The financial market's annual trade volume witnessed rapid expansion in 2001, even in the wake of the 11 September attacks in the United States. In 2001 the volume doubled from the previous year to JD 670 million. Market value increased by 28 percent to JD 4.5 billion. ASE officials agree the heated political developments in the region have overshadowed attitudes of local and foreign investors who still believe the ASE has potential for growth. Shareholders witnessed how the ASE's price index last year rose well over the 170-point level, a feat not seen in more than five years. A close review of ASE performance in 2001 shows how foreign investment impacted the overall trading of the stock market. Jordanian analysts and observers strongly believe the stock market reflects the soundness of the national economy. The political and economic stability in Jordan has attracted many investors to invest in the local markets. Last year's investments topped JD 880 million, nearly one-fifth of which were employed through the ASE. Non-Jordanian investments in the stock market have remained stable over the past 12 months. In December shares owned by foreign investors made up 38.5 percent of the ASE capitalization-an estimated JD 1.8 billion. Twelve months prior these investments constituted 42 percent of the market's capitalization. Some 33 percent of December's investments are Arab owned. ASE Chairman Abdel Rahman Touqan believes the quantity of non-Jordanian investments is related to a variety of factors. He says besides politics investors want to see a market that is transparent, buoyant and encouraging. "Last year the government succeeded in developing a business environment in Jordan that fortified foreign investments," Touqan said. "Foreign investors are greatly affected by non-political factors available in any other turbulent region like the Middle East." The Amman bourse is often regarded one of the most attractive stock markets in the region. Economists agree the business environment in Jordan is moving steadily. It is expected to continue this trend over the next two years. The launch of the US-Jordan Free Trade Agreement and the upcoming implementation of the Jordan-European Association Agreement will certainly heighten the quality of businesses in local markets, particularly the stock exchange.

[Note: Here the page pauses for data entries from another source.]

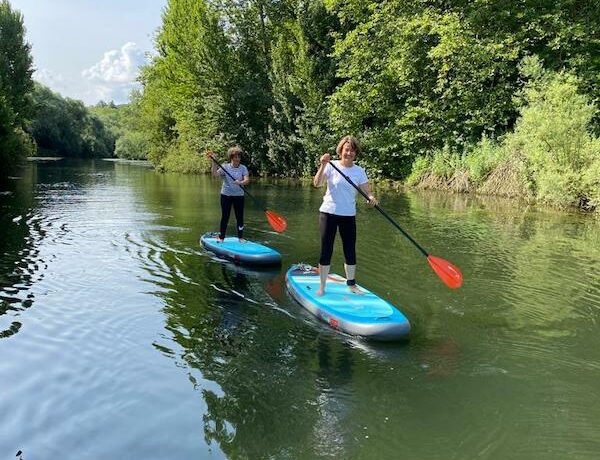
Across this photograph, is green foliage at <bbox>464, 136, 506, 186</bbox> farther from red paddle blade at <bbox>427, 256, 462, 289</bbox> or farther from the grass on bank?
red paddle blade at <bbox>427, 256, 462, 289</bbox>

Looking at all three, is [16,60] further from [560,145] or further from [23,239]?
[560,145]

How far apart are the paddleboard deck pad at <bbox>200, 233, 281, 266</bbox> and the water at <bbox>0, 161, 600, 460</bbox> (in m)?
0.23

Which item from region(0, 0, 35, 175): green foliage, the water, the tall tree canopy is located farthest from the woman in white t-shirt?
region(0, 0, 35, 175): green foliage

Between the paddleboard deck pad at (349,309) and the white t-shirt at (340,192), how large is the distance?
1.07 m

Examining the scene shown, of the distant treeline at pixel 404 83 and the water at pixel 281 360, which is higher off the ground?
the distant treeline at pixel 404 83

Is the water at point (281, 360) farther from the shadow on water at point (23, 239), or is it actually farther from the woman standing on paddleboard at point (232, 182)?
the woman standing on paddleboard at point (232, 182)

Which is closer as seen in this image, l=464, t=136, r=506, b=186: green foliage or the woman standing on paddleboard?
the woman standing on paddleboard

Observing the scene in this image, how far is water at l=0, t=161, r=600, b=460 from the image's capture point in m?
4.07

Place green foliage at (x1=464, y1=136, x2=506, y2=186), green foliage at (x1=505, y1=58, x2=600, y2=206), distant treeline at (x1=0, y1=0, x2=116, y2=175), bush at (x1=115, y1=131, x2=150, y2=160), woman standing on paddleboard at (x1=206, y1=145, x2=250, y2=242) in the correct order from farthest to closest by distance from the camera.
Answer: bush at (x1=115, y1=131, x2=150, y2=160)
distant treeline at (x1=0, y1=0, x2=116, y2=175)
green foliage at (x1=464, y1=136, x2=506, y2=186)
green foliage at (x1=505, y1=58, x2=600, y2=206)
woman standing on paddleboard at (x1=206, y1=145, x2=250, y2=242)

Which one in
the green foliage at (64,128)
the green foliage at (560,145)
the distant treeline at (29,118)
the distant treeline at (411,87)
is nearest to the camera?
the green foliage at (560,145)

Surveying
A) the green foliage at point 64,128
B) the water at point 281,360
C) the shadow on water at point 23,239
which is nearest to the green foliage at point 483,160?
the water at point 281,360

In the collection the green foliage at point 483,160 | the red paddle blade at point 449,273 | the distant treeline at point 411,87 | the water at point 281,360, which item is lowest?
the water at point 281,360

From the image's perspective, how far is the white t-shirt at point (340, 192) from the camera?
6855 millimetres

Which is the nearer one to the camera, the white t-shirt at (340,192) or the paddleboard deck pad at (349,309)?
the paddleboard deck pad at (349,309)
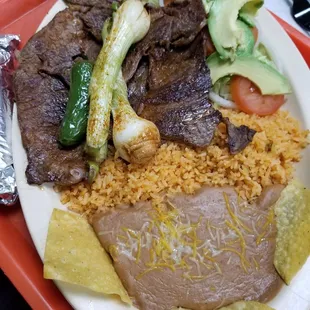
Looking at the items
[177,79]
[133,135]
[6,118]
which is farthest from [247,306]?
[6,118]

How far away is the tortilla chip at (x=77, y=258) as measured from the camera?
1904 mm

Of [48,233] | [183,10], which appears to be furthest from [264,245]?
[183,10]

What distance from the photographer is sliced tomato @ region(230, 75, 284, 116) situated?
7.89 ft

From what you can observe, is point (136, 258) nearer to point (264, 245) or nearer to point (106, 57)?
point (264, 245)

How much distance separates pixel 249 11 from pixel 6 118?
151 centimetres

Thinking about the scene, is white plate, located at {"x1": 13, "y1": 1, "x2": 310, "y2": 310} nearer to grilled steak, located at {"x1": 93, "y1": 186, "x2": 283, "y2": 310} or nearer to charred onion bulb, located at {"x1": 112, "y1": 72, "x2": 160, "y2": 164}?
grilled steak, located at {"x1": 93, "y1": 186, "x2": 283, "y2": 310}

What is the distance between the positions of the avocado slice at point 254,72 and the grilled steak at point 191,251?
2.19 feet

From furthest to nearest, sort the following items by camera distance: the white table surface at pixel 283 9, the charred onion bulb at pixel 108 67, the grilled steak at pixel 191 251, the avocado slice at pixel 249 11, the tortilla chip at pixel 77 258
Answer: the white table surface at pixel 283 9 → the avocado slice at pixel 249 11 → the charred onion bulb at pixel 108 67 → the grilled steak at pixel 191 251 → the tortilla chip at pixel 77 258

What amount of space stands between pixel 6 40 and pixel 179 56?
103 centimetres

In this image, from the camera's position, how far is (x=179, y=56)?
8.11 feet

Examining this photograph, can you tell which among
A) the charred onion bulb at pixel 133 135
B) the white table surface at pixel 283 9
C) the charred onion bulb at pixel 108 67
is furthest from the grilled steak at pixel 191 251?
the white table surface at pixel 283 9

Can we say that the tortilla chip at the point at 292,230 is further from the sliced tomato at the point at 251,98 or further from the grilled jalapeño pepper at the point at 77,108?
the grilled jalapeño pepper at the point at 77,108

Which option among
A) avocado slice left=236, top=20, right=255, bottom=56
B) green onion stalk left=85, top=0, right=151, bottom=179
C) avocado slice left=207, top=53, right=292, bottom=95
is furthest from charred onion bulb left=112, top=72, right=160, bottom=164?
avocado slice left=236, top=20, right=255, bottom=56

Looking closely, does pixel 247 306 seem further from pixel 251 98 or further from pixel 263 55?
pixel 263 55
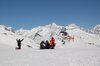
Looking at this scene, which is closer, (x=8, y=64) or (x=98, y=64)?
(x=98, y=64)

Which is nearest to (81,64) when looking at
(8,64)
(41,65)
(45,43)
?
(41,65)

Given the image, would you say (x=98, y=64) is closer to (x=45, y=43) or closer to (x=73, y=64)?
(x=73, y=64)

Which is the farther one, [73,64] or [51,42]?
[51,42]

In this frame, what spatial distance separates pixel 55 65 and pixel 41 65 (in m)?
1.00

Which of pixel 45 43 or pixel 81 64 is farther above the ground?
pixel 45 43

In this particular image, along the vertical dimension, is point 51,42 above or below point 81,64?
above

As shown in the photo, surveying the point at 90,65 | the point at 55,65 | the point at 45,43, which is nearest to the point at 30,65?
the point at 55,65

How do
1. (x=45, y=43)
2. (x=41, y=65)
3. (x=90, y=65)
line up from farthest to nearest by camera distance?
1. (x=45, y=43)
2. (x=41, y=65)
3. (x=90, y=65)

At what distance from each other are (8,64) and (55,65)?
3.49 meters

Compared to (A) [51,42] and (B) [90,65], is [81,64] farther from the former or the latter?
(A) [51,42]

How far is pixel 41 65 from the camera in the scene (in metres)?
14.0

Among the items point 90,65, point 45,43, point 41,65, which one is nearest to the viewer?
point 90,65

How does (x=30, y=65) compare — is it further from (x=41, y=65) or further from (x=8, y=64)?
(x=8, y=64)

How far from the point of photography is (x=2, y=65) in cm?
1440
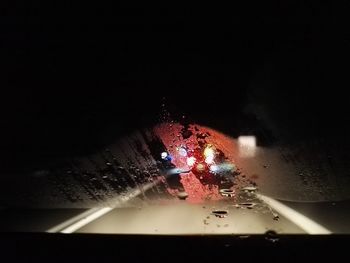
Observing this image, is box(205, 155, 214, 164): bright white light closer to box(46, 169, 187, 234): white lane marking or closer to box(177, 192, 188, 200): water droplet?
box(46, 169, 187, 234): white lane marking

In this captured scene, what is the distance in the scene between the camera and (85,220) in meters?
9.25

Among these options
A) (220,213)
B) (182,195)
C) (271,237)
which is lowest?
(271,237)

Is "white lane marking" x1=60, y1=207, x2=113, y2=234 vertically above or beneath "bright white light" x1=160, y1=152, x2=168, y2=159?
beneath

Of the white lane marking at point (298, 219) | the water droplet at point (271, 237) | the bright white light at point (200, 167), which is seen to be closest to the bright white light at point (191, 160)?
the bright white light at point (200, 167)

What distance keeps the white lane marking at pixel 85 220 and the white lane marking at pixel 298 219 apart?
111 inches

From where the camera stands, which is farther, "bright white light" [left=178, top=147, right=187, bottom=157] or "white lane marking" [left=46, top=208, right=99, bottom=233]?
"bright white light" [left=178, top=147, right=187, bottom=157]

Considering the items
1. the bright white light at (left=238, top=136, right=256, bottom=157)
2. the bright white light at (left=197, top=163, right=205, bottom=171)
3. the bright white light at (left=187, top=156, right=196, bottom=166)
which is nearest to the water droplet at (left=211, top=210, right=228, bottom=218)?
the bright white light at (left=197, top=163, right=205, bottom=171)

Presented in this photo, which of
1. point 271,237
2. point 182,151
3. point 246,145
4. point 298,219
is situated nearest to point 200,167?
point 182,151

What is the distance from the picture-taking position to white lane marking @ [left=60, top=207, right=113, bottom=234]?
822 centimetres

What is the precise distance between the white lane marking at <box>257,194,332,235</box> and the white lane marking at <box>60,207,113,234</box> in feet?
9.24

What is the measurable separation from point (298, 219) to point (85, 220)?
3.07 m

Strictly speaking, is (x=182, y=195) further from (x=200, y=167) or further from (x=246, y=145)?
(x=200, y=167)

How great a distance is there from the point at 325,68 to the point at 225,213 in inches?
1271

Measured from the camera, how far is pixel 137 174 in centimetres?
1508
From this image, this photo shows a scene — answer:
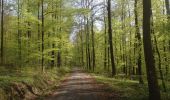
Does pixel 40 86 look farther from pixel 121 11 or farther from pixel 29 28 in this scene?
pixel 121 11

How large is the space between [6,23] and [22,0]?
2321 cm

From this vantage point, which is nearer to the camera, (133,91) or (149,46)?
(149,46)

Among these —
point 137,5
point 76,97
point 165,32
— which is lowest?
point 76,97

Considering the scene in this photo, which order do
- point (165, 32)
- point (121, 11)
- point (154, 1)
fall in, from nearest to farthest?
point (165, 32), point (154, 1), point (121, 11)

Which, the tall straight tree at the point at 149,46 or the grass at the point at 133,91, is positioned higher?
the tall straight tree at the point at 149,46

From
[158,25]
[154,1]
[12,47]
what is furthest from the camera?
[12,47]

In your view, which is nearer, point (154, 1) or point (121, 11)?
point (154, 1)

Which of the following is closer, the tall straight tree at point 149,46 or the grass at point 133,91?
the tall straight tree at point 149,46

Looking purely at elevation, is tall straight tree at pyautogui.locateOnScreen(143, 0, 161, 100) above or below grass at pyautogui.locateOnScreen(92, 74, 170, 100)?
above

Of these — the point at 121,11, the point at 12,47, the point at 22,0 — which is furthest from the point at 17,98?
the point at 121,11

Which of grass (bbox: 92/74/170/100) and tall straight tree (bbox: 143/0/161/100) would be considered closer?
tall straight tree (bbox: 143/0/161/100)

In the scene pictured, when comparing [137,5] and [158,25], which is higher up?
[137,5]

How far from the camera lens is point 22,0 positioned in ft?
116

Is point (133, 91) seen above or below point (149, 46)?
below
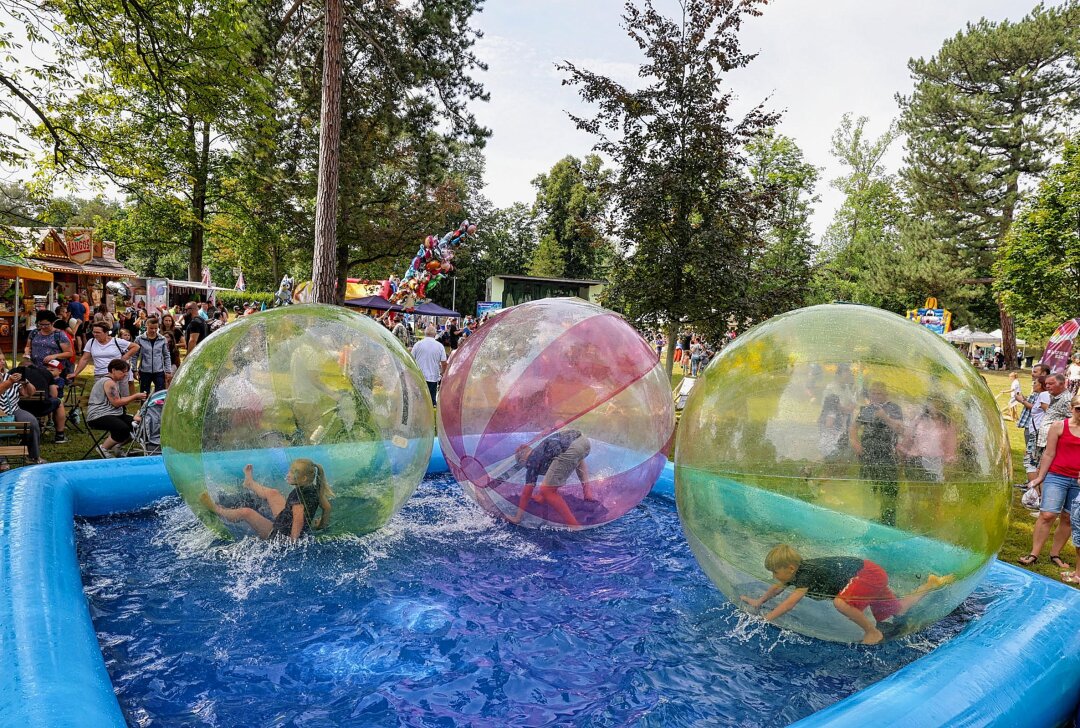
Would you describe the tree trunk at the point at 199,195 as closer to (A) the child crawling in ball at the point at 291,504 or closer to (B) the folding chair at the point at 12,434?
(B) the folding chair at the point at 12,434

"All indicators show Jordan has the capability to absorb more capital for the long-run," said Henry Azzam, chief economist at the Jordan Investment Trust. "This is only possible through the acceleration of the privatization process and the implementation of new policies to help the private sector develop its industries and fortify the capital market." Indeed any development in the private sector will certainly influence the overall performance of the market. Over the past two to three years specific sectors have shared in ASE's profit, the banking sector being one. This week the Jordan-Kuwait Bank announced landmark profits for 2001, an increase of 44 percent over the previous year. JKB Chairman Abdel Karim Kabariti said the bank succeeded in achieving JD 7.36 million in net profits, including a 4.5 percent increase in the bank's assets to JD 570 million. Arab Bank maintained its strength in the market, seeing its shares push the JD 220 mark. The industrial sector is also doing good business in the ASE. Pharmaceuticals and non-conventional industries achieved the majority of profits in the sector last year. Although it is too early to speculate, the implementation of the US-Jordan FTA agreement should certainly help these companies increase production. Improved relations with Iraq should also result in increases across the board. Trade exchange between Jordan and Iraq is expected to witness a gradual increase over the coming months in recognition of the nation as the Kingdom's closest partner. Observers point to the continuing political development on the Palestinian and Iraqi fronts and the toll it has had on ASE officials. They suggest officials should pursue more open-minded policies to increase the participation of local and foreign investors in market transactions. The entrance of Jordan Telecom Co and local IT manufacturers into the market later this year is expected to be another positive development. These companies are expected to revitalize the overall dealings in the market over the long term.